WMDKitty -- Survivor says
“the scariest monsters are the ones you can’t run away from — cool air, the corners of rooms, the past, your own face in the mirror, the coming of darkness, dreams, your own ancestors, the hideous contents of the organ that rests inside your skull!”
Yep. Especially that last one.
Anton Mates says
@Cat Mara,
Sure, but meaninglessness carries no intrinsic emotional value. When Lovecraft writes horror, he doesn’t write from the viewpoint of a blind, indifferent universe. He writes from the viewpoint of a biased, parochial human being confronted with that universe, watching it casually crush all his precious, petty loves and hates and ideals. From that perspective, someone obsessed with trivial shit like nose shape and skin color is going to experience the keenest horror, because he has more to lose; his ideal world is defined so narrowly that it can be overturned by a light breeze.
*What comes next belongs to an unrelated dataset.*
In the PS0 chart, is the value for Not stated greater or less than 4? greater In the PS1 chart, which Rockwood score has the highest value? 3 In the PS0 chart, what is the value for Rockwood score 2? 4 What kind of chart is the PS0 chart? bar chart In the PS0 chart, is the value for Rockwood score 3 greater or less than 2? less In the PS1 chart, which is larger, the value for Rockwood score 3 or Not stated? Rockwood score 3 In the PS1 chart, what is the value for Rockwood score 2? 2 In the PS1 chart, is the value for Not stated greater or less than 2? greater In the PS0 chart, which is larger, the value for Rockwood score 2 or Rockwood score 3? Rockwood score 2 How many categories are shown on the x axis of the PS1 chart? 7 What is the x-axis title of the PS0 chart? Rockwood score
Actually, he did realize that. HPL admitted that his preferences and desires were completely subjective and irrelevant to the rest of the universe. But they were his preferences and desires, and he felt that he had to be true to them.
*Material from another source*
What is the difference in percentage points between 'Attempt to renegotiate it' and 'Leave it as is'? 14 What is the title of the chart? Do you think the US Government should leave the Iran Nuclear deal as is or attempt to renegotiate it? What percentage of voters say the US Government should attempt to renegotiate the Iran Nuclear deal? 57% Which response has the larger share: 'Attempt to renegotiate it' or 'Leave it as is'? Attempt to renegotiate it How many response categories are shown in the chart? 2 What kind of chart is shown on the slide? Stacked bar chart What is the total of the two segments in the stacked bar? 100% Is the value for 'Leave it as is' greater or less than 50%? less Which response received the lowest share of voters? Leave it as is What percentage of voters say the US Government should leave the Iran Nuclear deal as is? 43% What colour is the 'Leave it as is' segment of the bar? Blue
He makes this very clear in some of his letters, quoted here. Lovecraft was a hardcore biological racist, but there were some “races” (Chinese, Japanese, Italian, possibly Jewish) that he considered to be objectively equal/superior to Anglos. But he still couldn’t accept them as comrades or neighbors, because they didn’t match the faces and the culture he grew up with. And his personal feelings of discomfort and repulsion were all the justification he needed to advocate against multiculturalism:
…
His mistake, of course, was believing that his own level of insularity and xenophobia was an unchangeable human norm. He couldn’t imagine a “new and satisfying equilibrium” that was based on diversity rather than homogeneity, just as he couldn’t imagine Anglo-Americans and Chinese appreciating and empathizing with each other without losing their own cultural identities.
Rob Grigjanis says
In a contest between Arsehole Writers of the Early Twentieth Century, I’d pick E.R. Eddison over Lovecraft any day, just on the strength of The Worm Ouroboros. Odious worldview, but beautiful language.
Rob Grigjanis says
Sorry, I meant Arsehole Fantasy Writers. Leaving Fantasy out expands the field far too much.
walterguyll says
History will eventually judge all of us to be horribly twisted, while standing on our shoulders.
newenlightenment says
@Anton Mates Lovecraft’s later views were influenced by Oswald Spengler, who basically viewed cultures as super-organisms, not necessarily inferior to one another but mutually incompatible. A major difference however is that Spengler used ‘race’ as synonym for ‘culture’ and actively rejected biological racism, whereas Lovecraft did not, even in his later, more tolerant years. This latter worldview seams to be the theme of works such as at the Mountains of Madness and the Shadow out of Time the creatures seem monstrous to human eyes, but the narrator points out that they are not evil on their own terms and can even be admired from afar.